New AI System Prioritizes Chest X-Rays Containing Critical Findings

By HospiMedica International staff writers

[07 Feb 2019]
Image: Examples of correctly and incorrectly prioritized radiographs. (a) Radiograph was reported as showing large right pleural effusion (arrow). This was correctly prioritized as urgent. (b) Radiograph reported as showing “lucency at the left apex suspicious for pneumothorax.” This was prioritized as normal. On review by three independent radiologists, the radiograph was unanimously considered to be normal. (c) Radiograph reported as showing consolidation projected behind heart (arrow). The finding was missed by the artificial intelligence system, and the study was incorrectly prioritized as normal (Photo courtesy of RSNA).

A team of UK researchers has trained an artificial intelligence (AI) system to interpret and prioritize abnormal chest X-rays with critical findings, thereby creating the potential for reducing the backlog of exams and bringing urgently needed care to patients more quickly.

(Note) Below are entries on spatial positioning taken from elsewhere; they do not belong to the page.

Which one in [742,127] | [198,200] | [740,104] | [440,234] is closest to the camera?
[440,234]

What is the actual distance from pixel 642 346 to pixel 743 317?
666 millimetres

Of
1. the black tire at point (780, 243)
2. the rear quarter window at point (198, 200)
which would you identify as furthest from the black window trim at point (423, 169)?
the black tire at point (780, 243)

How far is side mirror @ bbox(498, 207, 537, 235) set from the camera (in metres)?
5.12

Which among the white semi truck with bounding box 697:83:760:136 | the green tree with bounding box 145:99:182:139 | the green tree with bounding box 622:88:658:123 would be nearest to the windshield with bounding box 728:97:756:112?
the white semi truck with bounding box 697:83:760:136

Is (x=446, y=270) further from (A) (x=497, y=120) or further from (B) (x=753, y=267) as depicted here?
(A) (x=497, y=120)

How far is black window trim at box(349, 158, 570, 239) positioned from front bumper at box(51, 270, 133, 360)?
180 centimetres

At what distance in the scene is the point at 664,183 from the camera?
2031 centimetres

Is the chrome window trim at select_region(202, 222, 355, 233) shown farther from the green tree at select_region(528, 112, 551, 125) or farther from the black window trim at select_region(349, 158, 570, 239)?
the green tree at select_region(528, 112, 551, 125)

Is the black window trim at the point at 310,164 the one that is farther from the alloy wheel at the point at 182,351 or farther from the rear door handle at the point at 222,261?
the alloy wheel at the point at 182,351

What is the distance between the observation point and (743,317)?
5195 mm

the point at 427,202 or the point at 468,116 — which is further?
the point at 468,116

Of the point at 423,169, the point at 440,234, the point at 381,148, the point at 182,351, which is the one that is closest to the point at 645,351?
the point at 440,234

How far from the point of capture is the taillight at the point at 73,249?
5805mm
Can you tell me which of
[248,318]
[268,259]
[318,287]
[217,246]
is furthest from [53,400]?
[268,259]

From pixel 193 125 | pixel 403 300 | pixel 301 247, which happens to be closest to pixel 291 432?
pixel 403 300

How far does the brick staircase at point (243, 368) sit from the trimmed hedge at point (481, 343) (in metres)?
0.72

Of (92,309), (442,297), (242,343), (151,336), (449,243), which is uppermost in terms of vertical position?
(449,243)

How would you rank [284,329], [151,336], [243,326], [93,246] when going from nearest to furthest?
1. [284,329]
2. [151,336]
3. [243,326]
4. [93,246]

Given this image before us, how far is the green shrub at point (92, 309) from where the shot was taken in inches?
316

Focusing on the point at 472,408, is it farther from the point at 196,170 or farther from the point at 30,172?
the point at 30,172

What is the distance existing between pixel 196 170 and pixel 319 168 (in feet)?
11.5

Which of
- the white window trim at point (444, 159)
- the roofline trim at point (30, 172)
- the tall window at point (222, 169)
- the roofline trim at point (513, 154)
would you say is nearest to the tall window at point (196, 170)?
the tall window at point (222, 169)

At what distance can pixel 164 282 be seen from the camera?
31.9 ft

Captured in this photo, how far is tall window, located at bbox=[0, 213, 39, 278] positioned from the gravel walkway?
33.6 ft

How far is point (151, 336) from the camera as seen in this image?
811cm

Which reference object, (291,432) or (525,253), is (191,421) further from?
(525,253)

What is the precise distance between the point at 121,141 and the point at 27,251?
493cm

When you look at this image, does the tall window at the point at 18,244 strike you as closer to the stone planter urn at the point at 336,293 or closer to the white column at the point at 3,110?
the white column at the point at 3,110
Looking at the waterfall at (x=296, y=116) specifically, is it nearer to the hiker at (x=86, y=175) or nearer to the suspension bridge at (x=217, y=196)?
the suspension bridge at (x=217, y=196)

Globally, chest X-rays account for 40% of all diagnostic imaging and the number of exams can create significant backlogs at health care facilities. Deep learning (DL), a type of AI that is capable of being trained to recognize subtle patterns in medical images, is being seen as an automated means to reduce this backlog and identify exams that warrant immediate attention, particularly in publicly funded health care systems.

In their study, the researchers used 470,388 adult chest X-rays to develop an AI system that could identify key findings. The radiologic reports were pre-processed using Natural Language Processing (NLP), an important algorithm of the AI system that extracts labels from written text. For each X-ray, the researchers' in-house system required a list of labels indicating which specific abnormalities were visible on the image.

The NLP analyzed the radiologic report to prioritize each image as critical, urgent, non-urgent or normal. An AI system for computer vision was then trained using labeled X-ray images to predict the clinical priority from appearances only. The researchers tested the system's performance for prioritization in a simulation using an independent set of 15,887 images. The AI system distinguished abnormal from normal chest X-rays with high accuracy. Simulations showed that critical findings received an expert radiologist opinion in 2.7 days, on average, with the AI approach—significantly sooner than the 11.2-day average for actual practice.

"The initial results reported here are exciting as they demonstrate that an AI system can be successfully trained using a very large database of routinely acquired radiologic data," said study co-author Giovanni Montana, Ph.D., formerly of King's College London in London and currently at the University of Warwick in Coventry, England. "With further clinical validation, this technology is expected to reduce a radiologist's workload by a significant amount by detecting all the normal exams so more time can be spent on those requiring more attention."